Project Silica is the result of Microsoft Azure’s investment in developing new, simple and low-cost storage technologies that are specifically designed for cloud computing models, rather than being based on conventional carriers designed to work in computers and similar devices. And this is just one of many promising ideas from Microsoft Research’s research unit to address Azure’s short- and long-term challenges.
Joining forces, Microsoft and Warner Bros., successfully retained the cult film “Superman” from 1978. The original recording of four bobbins of the film was recorded on a small piece of quartz glass 2 mm thick and the size of 75 to 75 mm. Such a quartz “disk” can hold 75.6 GB of data. This was the first public demonstration of the viability of technology.
Project Silica uses the latest developments in ultra-fast laser optics and artificial intelligence to store data in quartz glass. Project Silica infrared lasers encode data in voxel (three-dimensional pixel equivalents that make up a flat image). Unlike other optical media that store data on the surface of something, Project Silica stores data inside the glass. For example, a piece of glass 2 mm thick may contain more than 100 layers of voxels.

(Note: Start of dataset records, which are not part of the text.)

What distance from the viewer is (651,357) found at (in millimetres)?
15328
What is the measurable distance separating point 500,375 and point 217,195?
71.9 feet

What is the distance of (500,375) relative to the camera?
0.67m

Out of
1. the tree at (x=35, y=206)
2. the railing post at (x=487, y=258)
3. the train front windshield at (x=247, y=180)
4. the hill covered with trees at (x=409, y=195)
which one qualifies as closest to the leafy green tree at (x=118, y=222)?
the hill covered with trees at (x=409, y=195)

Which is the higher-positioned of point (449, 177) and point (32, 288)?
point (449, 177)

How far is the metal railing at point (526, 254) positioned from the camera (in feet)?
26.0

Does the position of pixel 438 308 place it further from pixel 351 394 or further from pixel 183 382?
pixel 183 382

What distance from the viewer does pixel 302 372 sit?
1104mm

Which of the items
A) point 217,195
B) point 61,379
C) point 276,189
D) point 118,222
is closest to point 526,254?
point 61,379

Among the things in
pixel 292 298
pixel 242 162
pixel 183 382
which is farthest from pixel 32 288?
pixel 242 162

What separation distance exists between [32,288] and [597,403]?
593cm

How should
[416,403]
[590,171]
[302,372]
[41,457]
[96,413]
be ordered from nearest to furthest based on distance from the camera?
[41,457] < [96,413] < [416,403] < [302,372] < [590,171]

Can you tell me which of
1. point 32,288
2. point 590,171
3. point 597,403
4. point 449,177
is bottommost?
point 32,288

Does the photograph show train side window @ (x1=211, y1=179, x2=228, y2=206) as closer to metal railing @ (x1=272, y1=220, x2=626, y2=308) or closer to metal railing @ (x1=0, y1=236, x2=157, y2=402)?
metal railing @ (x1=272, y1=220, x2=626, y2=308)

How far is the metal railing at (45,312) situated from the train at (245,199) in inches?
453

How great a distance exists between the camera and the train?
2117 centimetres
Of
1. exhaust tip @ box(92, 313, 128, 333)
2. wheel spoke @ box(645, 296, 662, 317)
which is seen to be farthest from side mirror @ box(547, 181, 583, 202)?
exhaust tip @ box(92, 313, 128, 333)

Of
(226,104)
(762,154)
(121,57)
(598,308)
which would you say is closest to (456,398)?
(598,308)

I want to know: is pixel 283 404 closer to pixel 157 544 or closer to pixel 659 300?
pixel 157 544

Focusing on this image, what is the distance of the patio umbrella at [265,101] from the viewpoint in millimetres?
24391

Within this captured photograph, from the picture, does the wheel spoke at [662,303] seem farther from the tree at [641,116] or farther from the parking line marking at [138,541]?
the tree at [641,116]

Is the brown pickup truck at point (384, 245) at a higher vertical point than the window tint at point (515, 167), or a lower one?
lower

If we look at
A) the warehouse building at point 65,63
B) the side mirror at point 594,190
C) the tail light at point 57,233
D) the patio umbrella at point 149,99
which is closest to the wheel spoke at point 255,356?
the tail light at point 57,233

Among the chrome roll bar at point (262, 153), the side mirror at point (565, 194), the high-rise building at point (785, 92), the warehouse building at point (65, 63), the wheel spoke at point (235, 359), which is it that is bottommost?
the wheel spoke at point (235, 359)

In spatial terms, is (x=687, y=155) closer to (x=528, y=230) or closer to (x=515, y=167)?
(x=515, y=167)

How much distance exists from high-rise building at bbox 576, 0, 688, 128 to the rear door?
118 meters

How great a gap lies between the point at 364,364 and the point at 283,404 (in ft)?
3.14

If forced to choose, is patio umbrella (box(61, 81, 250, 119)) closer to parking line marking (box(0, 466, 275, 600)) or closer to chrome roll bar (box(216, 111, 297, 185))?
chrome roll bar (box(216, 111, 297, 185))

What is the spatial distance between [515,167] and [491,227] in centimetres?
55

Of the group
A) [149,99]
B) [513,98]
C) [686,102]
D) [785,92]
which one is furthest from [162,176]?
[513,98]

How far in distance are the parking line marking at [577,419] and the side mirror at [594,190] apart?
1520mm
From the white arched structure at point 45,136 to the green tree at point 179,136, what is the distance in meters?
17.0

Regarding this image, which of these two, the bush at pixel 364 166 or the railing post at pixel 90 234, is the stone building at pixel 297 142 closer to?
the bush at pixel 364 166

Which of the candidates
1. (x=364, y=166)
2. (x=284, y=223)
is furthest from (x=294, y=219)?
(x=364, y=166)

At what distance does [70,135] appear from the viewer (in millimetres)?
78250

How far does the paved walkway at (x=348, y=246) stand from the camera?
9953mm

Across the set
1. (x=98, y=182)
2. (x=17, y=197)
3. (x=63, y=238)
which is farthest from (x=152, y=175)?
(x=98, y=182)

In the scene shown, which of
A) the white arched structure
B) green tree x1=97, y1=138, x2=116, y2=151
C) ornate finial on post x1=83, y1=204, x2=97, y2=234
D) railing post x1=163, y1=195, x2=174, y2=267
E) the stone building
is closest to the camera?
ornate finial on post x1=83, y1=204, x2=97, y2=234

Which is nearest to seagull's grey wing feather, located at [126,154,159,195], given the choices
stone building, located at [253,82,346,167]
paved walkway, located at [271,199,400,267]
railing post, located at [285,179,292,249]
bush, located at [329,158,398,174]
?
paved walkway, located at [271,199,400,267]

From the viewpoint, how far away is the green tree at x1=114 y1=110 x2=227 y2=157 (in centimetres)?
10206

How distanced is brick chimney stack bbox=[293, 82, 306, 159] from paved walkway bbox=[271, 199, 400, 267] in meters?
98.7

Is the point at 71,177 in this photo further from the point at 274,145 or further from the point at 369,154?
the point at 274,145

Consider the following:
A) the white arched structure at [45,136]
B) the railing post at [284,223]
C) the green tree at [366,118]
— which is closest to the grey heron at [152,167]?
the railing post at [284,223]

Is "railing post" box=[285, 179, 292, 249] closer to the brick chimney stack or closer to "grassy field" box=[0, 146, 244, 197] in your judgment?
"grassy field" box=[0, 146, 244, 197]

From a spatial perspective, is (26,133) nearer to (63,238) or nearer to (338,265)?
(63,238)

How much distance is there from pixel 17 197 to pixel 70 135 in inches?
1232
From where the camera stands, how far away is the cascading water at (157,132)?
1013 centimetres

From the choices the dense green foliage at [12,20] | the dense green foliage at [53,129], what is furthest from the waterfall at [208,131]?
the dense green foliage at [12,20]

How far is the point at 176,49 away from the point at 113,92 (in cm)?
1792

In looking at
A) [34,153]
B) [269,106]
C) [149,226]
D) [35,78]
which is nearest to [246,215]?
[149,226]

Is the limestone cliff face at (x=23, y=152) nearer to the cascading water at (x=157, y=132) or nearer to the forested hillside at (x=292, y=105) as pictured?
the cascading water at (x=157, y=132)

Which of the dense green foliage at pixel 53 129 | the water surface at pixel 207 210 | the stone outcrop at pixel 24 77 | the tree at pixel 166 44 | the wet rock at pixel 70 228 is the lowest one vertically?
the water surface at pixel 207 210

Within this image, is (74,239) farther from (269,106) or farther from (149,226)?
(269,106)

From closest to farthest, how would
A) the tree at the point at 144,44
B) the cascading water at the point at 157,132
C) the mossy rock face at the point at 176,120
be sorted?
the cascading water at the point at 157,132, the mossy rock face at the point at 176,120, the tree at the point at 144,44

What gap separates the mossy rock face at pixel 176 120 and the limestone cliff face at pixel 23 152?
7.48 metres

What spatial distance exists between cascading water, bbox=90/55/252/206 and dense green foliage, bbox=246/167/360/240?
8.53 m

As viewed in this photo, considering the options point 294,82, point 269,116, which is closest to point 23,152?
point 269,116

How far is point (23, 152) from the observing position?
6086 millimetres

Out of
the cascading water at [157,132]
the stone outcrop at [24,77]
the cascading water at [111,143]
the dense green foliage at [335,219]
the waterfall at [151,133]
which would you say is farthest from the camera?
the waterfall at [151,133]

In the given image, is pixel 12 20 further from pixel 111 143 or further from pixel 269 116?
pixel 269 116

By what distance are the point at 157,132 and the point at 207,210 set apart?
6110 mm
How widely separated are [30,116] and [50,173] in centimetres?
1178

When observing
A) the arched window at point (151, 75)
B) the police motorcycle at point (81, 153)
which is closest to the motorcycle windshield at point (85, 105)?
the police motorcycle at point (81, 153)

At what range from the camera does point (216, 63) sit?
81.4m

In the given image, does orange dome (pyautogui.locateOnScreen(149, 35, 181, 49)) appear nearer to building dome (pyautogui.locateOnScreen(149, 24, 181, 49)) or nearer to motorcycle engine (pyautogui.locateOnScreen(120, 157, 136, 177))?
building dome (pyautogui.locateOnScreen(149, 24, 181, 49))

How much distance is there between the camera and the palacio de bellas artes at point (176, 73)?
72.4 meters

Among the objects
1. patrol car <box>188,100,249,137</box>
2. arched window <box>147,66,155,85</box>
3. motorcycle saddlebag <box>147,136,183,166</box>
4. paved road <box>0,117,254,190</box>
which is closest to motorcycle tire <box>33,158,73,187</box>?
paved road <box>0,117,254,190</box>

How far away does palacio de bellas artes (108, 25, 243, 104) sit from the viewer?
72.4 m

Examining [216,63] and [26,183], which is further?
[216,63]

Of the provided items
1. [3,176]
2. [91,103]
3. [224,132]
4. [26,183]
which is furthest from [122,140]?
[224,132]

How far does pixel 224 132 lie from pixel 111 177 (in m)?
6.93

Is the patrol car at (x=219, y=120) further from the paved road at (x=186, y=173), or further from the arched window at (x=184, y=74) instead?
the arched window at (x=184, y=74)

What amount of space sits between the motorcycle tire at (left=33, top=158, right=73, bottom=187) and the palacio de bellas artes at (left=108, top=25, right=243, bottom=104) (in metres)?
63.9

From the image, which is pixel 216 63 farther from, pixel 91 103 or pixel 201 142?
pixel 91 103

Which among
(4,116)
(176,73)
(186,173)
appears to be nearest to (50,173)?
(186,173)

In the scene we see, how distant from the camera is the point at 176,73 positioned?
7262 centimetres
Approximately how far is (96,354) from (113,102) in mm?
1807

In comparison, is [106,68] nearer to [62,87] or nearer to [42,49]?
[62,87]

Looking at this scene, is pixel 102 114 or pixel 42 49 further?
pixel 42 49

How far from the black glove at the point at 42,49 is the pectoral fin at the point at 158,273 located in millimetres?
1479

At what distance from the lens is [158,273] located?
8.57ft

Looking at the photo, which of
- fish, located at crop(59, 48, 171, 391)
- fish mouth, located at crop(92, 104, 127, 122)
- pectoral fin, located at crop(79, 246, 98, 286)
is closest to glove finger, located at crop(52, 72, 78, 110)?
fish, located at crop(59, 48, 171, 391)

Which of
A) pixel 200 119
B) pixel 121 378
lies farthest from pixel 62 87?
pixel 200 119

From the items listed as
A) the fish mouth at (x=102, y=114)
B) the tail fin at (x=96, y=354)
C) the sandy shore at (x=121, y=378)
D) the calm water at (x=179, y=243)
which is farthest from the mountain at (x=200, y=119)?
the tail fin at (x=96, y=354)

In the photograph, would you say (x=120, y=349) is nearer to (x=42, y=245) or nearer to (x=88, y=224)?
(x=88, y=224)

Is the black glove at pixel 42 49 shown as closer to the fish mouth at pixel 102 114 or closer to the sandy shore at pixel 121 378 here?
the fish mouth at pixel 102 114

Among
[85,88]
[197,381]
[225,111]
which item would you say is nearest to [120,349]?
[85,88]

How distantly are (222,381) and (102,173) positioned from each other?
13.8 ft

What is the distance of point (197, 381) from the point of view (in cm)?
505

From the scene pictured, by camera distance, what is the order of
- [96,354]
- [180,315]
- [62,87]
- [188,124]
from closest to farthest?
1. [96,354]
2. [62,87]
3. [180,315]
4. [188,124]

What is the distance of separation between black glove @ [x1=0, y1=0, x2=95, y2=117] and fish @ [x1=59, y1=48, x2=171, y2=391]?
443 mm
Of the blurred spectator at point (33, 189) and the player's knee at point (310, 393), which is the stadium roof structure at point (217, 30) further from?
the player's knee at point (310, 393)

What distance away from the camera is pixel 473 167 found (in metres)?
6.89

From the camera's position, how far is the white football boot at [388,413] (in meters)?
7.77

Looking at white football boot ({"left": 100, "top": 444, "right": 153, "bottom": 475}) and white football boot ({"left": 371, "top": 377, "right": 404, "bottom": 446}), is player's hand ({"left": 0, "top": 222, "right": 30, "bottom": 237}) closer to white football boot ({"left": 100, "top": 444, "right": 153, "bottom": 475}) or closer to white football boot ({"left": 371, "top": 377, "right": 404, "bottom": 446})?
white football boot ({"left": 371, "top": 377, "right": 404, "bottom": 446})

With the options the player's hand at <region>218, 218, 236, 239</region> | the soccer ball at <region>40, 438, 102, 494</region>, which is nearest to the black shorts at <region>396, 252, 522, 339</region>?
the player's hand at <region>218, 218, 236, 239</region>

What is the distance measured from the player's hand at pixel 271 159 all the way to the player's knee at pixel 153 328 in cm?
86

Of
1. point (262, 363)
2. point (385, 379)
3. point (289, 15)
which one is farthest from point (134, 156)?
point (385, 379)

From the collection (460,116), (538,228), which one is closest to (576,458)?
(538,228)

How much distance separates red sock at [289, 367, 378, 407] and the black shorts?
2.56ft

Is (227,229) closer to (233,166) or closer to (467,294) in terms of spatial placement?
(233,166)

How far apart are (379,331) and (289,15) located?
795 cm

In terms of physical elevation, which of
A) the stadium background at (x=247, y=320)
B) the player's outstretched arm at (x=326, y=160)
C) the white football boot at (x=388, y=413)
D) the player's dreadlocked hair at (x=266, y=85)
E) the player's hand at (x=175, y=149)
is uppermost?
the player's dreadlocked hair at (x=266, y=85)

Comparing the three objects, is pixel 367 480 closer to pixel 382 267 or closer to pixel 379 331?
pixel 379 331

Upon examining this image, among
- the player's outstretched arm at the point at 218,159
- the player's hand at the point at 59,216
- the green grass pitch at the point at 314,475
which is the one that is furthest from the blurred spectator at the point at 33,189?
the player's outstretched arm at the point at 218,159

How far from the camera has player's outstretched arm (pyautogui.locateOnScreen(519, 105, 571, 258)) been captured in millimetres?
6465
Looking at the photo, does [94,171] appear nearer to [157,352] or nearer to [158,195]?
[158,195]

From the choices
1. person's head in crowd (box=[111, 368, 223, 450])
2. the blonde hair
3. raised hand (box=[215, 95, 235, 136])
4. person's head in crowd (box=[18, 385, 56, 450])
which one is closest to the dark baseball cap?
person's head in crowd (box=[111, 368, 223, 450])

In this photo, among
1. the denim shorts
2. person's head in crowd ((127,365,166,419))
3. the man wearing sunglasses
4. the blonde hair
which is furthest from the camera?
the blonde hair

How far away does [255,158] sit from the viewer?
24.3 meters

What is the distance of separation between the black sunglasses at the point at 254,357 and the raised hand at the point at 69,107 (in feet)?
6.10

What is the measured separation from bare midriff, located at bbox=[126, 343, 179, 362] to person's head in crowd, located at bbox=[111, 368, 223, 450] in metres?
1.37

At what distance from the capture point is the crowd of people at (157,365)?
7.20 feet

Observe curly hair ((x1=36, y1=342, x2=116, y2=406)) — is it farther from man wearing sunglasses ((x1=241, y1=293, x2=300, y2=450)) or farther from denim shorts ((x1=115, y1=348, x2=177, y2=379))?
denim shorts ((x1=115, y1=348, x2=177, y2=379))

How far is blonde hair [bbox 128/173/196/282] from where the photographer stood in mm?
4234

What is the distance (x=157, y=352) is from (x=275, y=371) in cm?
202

The data is encoded in each voxel by changing the strength and orientation of intense laser pulses that physically deform the glass. It’s like creating inverted icebergs at a nanoscale level, with depth, size and pattern of grooves.
To read the data, machine learning algorithms decode the patterns that polarized light creates as it passes through glass. Unlike magnetic tape, which must be rewinded to get to the right place, algorithms can quickly turn to any point of the glass square, which allows to reduce the delay in reading the information.
The quartz glass requires neither energy-intensive air conditioning to maintain a constant temperature nor air drainage, thus reducing the impact on the environment with large amounts of storage.
There is still a lot of work to be done to apply the technology on an industrial scale.
The press release said that Microsoft wants to significantly increase the speed of writing and reading data, as well as storage density.